Dramatyczna sytuacja Rożnovii z odrobiną nadziei
W niedzielę 11 maja Rożnovia Rożnowo podejmowała na własnym boisku wysoko ulokowaną w tabeli drużynę Rzemieślnika Kwilcz. Okrojony skład gospodarzy, mimo dobrych nastrojów przed meczem, nie zdołał pokonać drużyny przyjezdnej.
To był fatalny początek dla gospodarzy. Nie da się uwierzyć, ale po 12 minutach gry goście prowadzili w Rożnowie już 3-0. Wszystkie bramki były „prezentami”, które zostały darowane napastnikom drużyny Rzemieślnika.

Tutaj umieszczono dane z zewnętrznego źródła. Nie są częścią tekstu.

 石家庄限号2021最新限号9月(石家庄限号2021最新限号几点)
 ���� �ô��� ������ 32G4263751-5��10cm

Podłamani pierwszym golem po błędzie formacji defensywnej piłkarze Rożnovii nie potrafili się podnieść po mocnym ciosie czego konsekwencją były dwa fatalne błędy w kryciu i rozegraniu. Przytomni napastnicy drużyny przeciwnej wykorzystali bez skrupułów błędy swoich przeciwników i ułatwili dalsze losy spotkania. Po tak ciężkim uderzeniu i wyniku 0-3, ospała i zszokowana Rożnovia przez kolejne 10 minut grała bez werwy. Bramka na 4-0 padła w 25 min spotkania, tym razem po ładnym uderzeniu napastnika z Kwilcza.

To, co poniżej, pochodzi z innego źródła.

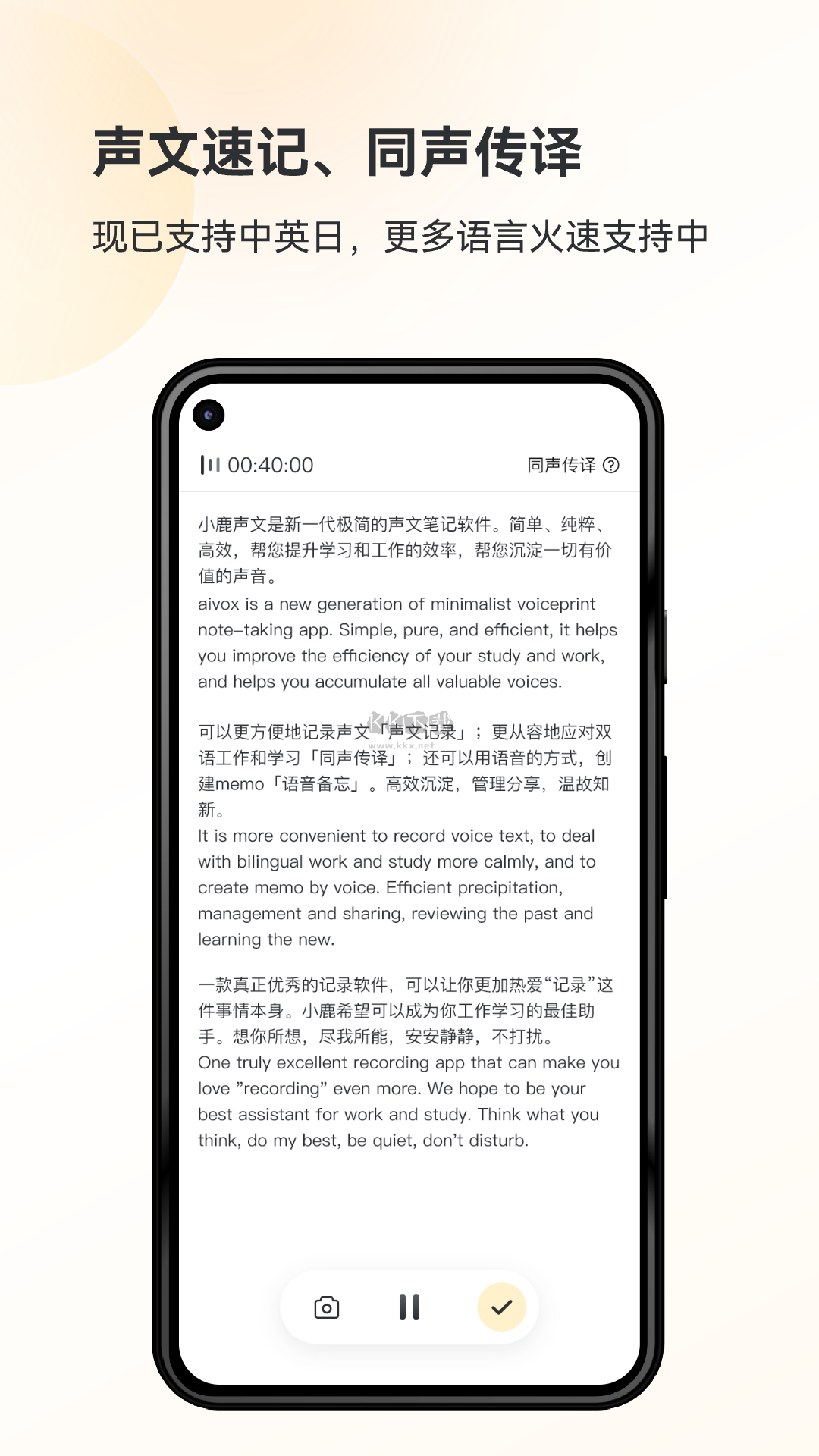 小鹿聲文app(簡(jiǎn)潔高效)安卓2024最新版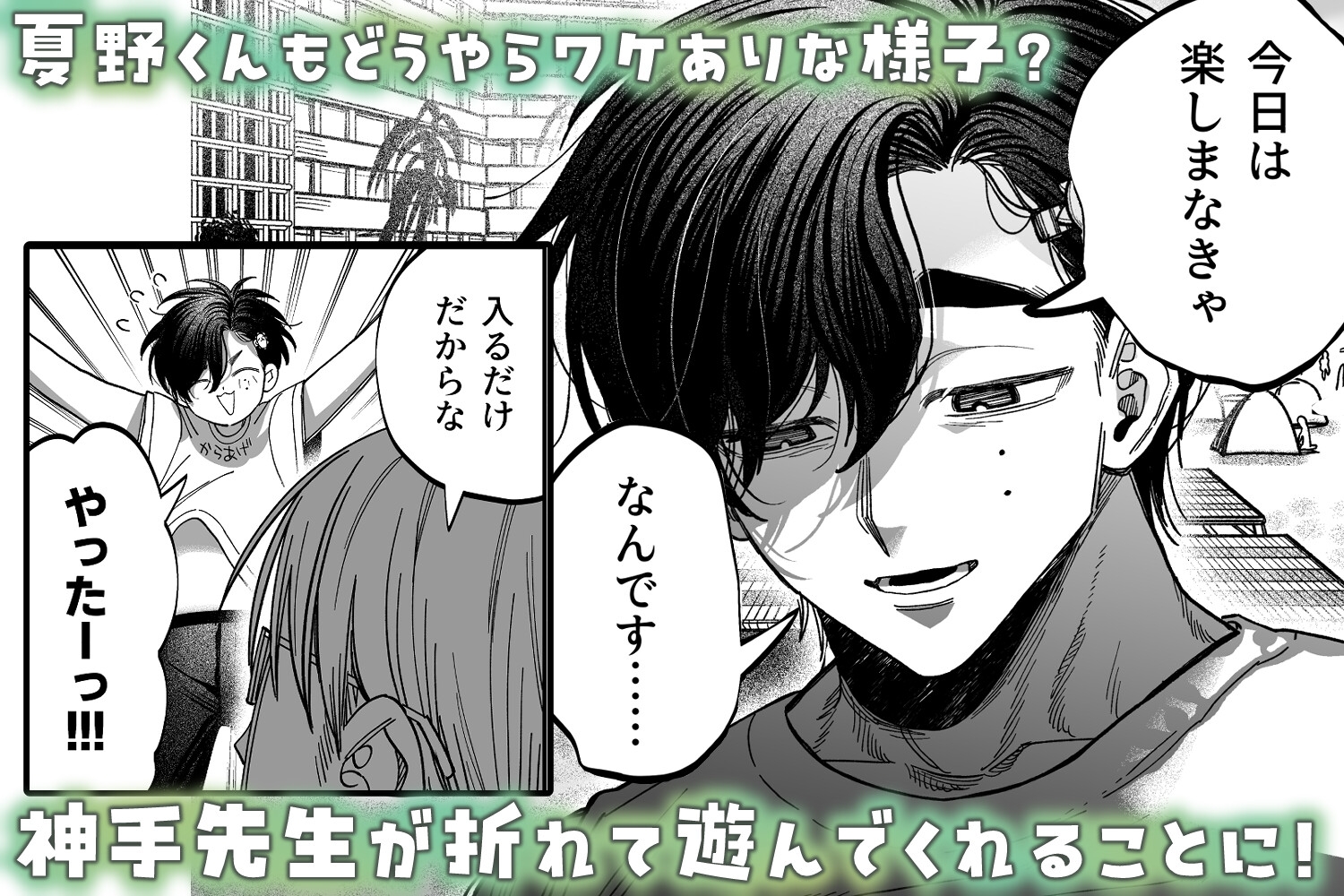 デカムチ冷徹外科医サマは年下犬系看護師にちんぽで絆されました2～真夏のびっしょりバカンス編～ 画像2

Po takim fatalnym początku sygnał do ataku dał Mateusz Grządzielewski. W 32 minucie spotkania uderzył z 30 metra, a piłka po rękach bramkarza wylądowała w samym lewym górnym narożniku bramki. Rożnovia włączyła 4 bieg, atakowała i broniła zaciekle swojej bramki. W pierwszej połowie sędzia wskazał na „wapno” jednak bramkarz Rożnovii obronił rzut karny, jak się później okazało nie jedyny w tym meczu. Pełni zaangażowania piłkarze Rożnovii grali zupełnie inny mecz. W 40 minucie meczu znów w głównej roli znalazł się Mateusz Grządzielewski. Po samotnym rajdzie został sfaulowany w polu karnym, a pewnym uderzeniem drugą bramkę z 11 metra strzelił Mateusz Patelski. Do przerwy wynik brzmiał 4-2 dla gości.

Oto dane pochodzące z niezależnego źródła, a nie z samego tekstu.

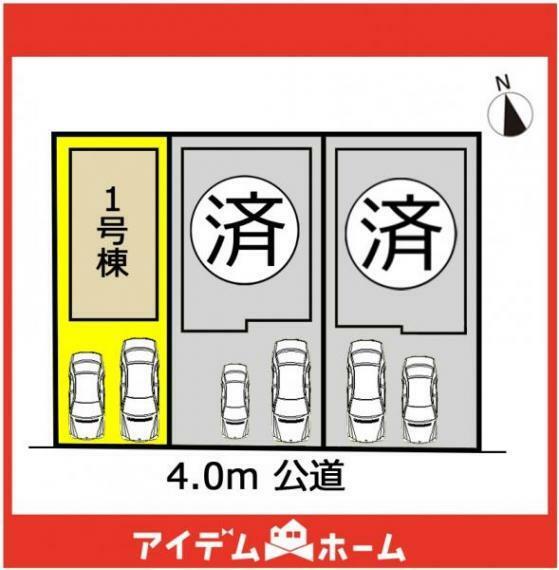 区画図 本物件は1号棟です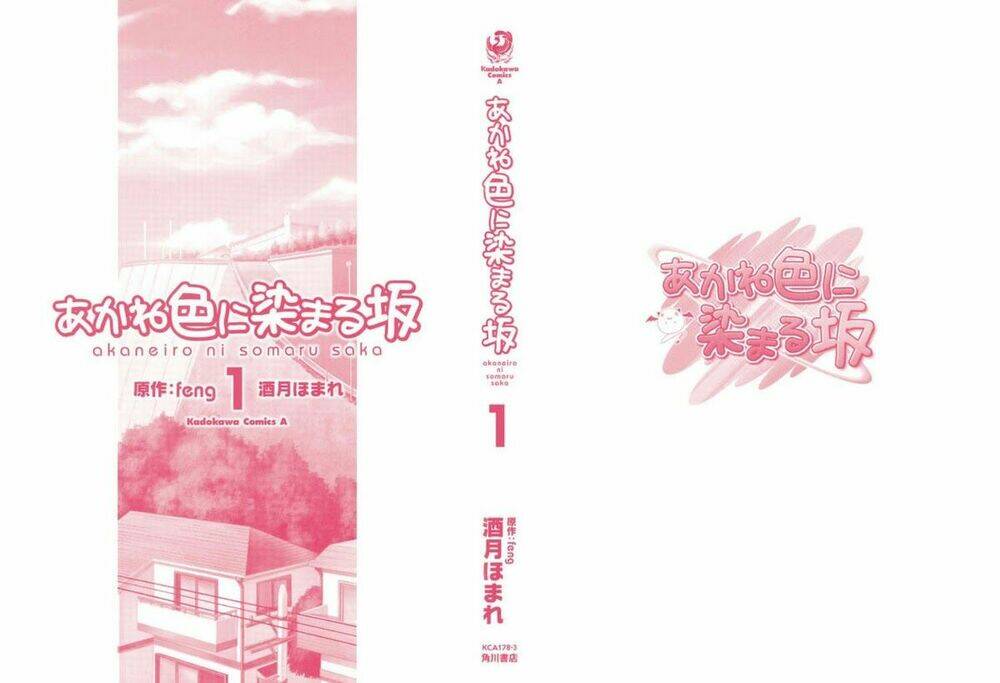 akaneiro ni somaru saka chapter 1 4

W szatni piłkarze Rożnovii starali zmotywować się do dalszej walki. Druga część gry jednak nie przyniosła żadnej bramki. Rożnovia atakowała próbując narzucić swój styl gry jednak obrona Rzemieślnika Kwilcz była nie do sforsowania. Ciągłe ataki były odpierane a ofensywni zawodnicy sporadycznie zagrażali bramce Rożnovii. W 65 minucie spotkania po faulu w polu karnym sędzia wskazał na jedenasty metr. Po raz drugi bramkarz Rożnovii obronił rzut karny. Do końca spotkania drużyna przyjezdna broniła się skutecznie. Rożnovia mimo braku sił zaciekle atakowała. Wynik końcowy po raz kolejny był jednak korzystniejszy dla drużyny przeciwnej.
Rożnovia Rożnowo vs Rzemieślnik Kwilcz 2-4
W tej całej tragicznej sytuacji Rożnovii pojawiło się światełko nadziei. W Gaju Wielkim zwycięstwo odniósł zespół KS Sarbia. Za tydzień to z nim zmierzą się rożnowianie. Jeśli Rożnovia będzie miała w dwumeczu korzystniejszy bilans to walka o utrzymanie nabierze nowego etapu.